Customer and Authorized Users will not:

  • Upload real protected health information (PHI) or real patient data to the Services;
  • Use the Services to interact with real patients or make clinical decisions;
  • Attempt to probe, scan, or test the vulnerability of our infrastructure without written consent;
  • Copy, scrape, or reverse engineer the Services, or attempt to derive source code;
  • Use the Services to create competing products or benchmark Vertex Labs for competitive purposes without consent;
  • Interfere with or disrupt networks connected to the Services, or bypass rate limits and security controls;
  • Resell, sublicense, or share access with unauthorized third parties.

7. Fees and payment

Fees, billing cadence, and payment terms are described in the applicable order form or subscription agreement. Unless otherwise stated, fees are invoiced in advance and due net 30 days. Late payments may incur a 1.5% monthly finance charge (or the maximum allowed by law). Fees are non-refundable except as expressly stated.

8. Term and termination

The subscription term begins on account creation or the effective date of the order form and continues for the period stated. Subscriptions renew automatically unless either party gives written notice of non-renewal at least 30 days before the current term ends. Either party may terminate for cause if the other party materially breaches and does not cure within 30 days of written notice. Upon termination, Customer must stop using the Services.

9. Data export and deletion

During the subscription term and for 30 days after termination, Customer can export data via available APIs.

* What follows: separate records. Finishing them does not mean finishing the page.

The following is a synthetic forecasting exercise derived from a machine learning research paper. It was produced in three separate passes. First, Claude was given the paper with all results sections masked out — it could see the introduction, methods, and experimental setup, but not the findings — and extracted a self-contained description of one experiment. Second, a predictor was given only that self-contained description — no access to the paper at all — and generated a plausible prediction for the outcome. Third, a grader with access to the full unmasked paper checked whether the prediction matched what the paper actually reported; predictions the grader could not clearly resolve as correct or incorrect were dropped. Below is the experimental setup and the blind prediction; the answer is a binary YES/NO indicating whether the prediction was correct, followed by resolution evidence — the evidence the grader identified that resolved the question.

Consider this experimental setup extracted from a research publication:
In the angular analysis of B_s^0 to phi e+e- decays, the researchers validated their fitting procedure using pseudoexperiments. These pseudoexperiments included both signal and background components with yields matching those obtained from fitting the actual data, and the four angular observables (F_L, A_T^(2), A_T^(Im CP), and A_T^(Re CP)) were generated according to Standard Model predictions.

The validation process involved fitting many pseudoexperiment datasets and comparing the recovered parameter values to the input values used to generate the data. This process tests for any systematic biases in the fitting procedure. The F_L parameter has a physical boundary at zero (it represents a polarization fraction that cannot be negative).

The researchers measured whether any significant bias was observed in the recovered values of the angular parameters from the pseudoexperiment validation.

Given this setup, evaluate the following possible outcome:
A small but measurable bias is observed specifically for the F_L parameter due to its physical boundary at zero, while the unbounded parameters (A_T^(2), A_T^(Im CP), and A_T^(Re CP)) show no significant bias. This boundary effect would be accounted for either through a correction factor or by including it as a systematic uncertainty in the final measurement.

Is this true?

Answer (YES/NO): NO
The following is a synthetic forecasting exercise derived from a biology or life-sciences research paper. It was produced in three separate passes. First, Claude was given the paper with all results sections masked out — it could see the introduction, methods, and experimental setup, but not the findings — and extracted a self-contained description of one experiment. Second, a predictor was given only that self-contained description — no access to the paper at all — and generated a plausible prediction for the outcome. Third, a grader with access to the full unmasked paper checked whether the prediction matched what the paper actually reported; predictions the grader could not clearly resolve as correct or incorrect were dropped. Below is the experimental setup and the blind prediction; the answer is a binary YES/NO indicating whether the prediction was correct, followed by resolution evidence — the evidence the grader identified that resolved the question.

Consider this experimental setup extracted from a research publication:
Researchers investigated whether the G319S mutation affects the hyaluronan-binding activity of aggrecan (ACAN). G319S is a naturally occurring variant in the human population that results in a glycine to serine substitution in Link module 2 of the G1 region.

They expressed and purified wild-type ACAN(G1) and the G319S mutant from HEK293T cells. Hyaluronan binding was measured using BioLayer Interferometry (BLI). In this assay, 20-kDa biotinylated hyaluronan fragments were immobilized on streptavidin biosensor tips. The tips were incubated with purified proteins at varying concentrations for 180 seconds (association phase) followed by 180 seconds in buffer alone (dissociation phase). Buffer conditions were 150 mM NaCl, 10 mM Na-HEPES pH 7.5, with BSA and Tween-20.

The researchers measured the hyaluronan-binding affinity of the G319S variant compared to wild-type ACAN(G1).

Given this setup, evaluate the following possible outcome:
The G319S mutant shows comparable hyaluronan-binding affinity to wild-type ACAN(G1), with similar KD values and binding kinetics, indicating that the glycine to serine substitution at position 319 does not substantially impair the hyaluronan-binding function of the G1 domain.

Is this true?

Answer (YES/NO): NO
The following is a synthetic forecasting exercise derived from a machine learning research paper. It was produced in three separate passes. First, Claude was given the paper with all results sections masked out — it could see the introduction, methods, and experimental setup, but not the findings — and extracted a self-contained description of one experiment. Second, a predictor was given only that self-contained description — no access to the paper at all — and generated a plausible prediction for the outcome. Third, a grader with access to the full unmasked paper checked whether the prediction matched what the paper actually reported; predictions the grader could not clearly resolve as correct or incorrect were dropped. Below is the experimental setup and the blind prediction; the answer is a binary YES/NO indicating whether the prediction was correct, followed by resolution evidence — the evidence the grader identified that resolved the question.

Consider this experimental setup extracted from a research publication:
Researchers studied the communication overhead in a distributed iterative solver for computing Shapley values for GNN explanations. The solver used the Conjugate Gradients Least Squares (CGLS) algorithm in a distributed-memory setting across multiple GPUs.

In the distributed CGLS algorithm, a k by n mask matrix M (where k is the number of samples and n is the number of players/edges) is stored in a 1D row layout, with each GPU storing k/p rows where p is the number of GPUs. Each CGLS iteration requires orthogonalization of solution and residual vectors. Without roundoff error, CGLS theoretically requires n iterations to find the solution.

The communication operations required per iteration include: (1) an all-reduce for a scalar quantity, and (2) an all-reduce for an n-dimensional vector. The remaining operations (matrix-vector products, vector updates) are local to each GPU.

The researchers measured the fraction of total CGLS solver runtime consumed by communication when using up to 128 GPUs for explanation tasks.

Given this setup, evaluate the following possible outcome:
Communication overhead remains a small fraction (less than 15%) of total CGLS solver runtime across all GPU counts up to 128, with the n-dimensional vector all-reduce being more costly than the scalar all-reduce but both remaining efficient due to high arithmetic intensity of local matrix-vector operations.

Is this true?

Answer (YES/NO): YES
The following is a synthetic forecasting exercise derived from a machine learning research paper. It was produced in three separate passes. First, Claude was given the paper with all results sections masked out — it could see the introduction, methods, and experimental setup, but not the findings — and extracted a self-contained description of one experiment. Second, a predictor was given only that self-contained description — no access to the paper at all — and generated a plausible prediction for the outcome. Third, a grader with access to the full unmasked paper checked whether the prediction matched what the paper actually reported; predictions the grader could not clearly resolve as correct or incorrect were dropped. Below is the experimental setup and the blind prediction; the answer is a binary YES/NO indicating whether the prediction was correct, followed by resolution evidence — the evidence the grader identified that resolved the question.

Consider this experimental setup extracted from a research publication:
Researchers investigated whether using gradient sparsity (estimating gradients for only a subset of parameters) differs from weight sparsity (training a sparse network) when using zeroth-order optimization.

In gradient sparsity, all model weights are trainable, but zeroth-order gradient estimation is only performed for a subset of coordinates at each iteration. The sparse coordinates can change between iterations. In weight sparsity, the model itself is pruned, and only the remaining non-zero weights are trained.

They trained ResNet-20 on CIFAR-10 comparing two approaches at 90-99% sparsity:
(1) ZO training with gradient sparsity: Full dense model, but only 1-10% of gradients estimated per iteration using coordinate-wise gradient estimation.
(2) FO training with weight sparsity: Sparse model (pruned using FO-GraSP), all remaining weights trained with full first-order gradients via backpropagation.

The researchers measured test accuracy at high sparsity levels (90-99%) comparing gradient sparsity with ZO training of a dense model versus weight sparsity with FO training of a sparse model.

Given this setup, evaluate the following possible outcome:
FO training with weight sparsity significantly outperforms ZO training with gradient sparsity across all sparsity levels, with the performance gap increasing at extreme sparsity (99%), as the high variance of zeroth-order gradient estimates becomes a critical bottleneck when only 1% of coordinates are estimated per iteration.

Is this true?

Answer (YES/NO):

After this period, Vertex Labs may delete Customer Data unless retention is required by law.

10. Intellectual property

Vertex Labs owns all rights, title, and interest in the Services, documentation, and underlying technology, including simulated portal environments, synthetic data generation systems, and APIs. Customer owns Customer Data. No additional rights transfer except as stated. Feedback provided by Customer may be used by Vertex Labs without restriction or compensation.

11. Confidentiality

Each party may receive confidential information from the other. The recipient will use confidential information only to perform obligations under these Terms, protect it with reasonable care, and not disclose it except to personnel or contractors under confidentiality obligations. Disclosures compelled by law are permitted with prompt notice where legally allowed.

12. Warranties and disclaimers

  • Vertex Labs warrants that during the subscription term the Services will conform in all material respects to documentation.
  • Sandbox environments simulate healthcare systems for testing purposes. They are not production systems and are not guaranteed to perfectly replicate any real-world system.
  • Except for express warranties, the Services are provided "as is." Vertex Labs disclaims implied warranties of merchantability, fitness for a particular purpose, and non-infringement.

13. Limitation of liability

  • Neither party is liable for indirect, incidental, special, consequential, or punitive damages, or for lost profits, revenues, or data.
  • Vertex Labs's aggregate liability will not exceed the amount paid by Customer during the 12 months preceding the event giving rise to liability.
  • These limitations do not apply to breaches of confidentiality, violations of acceptable use, or Customer's payment obligations.

14. Indemnification

Vertex Labs will defend Customer against third-party claims alleging that the Services infringe intellectual property rights, subject to exclusions for Customer Data, unauthorized modifications, or combinations. Customer will defend Vertex Labs against third-party claims arising from Customer Data or use of the Services in violation of these Terms.

15. Governing law

These Terms are governed by the laws of the State of Delaware, USA. Disputes not resolved informally will be submitted to binding arbitration in San Francisco, California, before a single arbitrator. Either party may seek injunctive relief to protect confidentiality or intellectual property. The parties waive their right to a jury trial.

16. Changes to these terms

We may update these Terms by posting a revised version. For material changes, we will provide at least 30 days' notice via email or in-product message. Continued use after the effective date constitutes acceptance.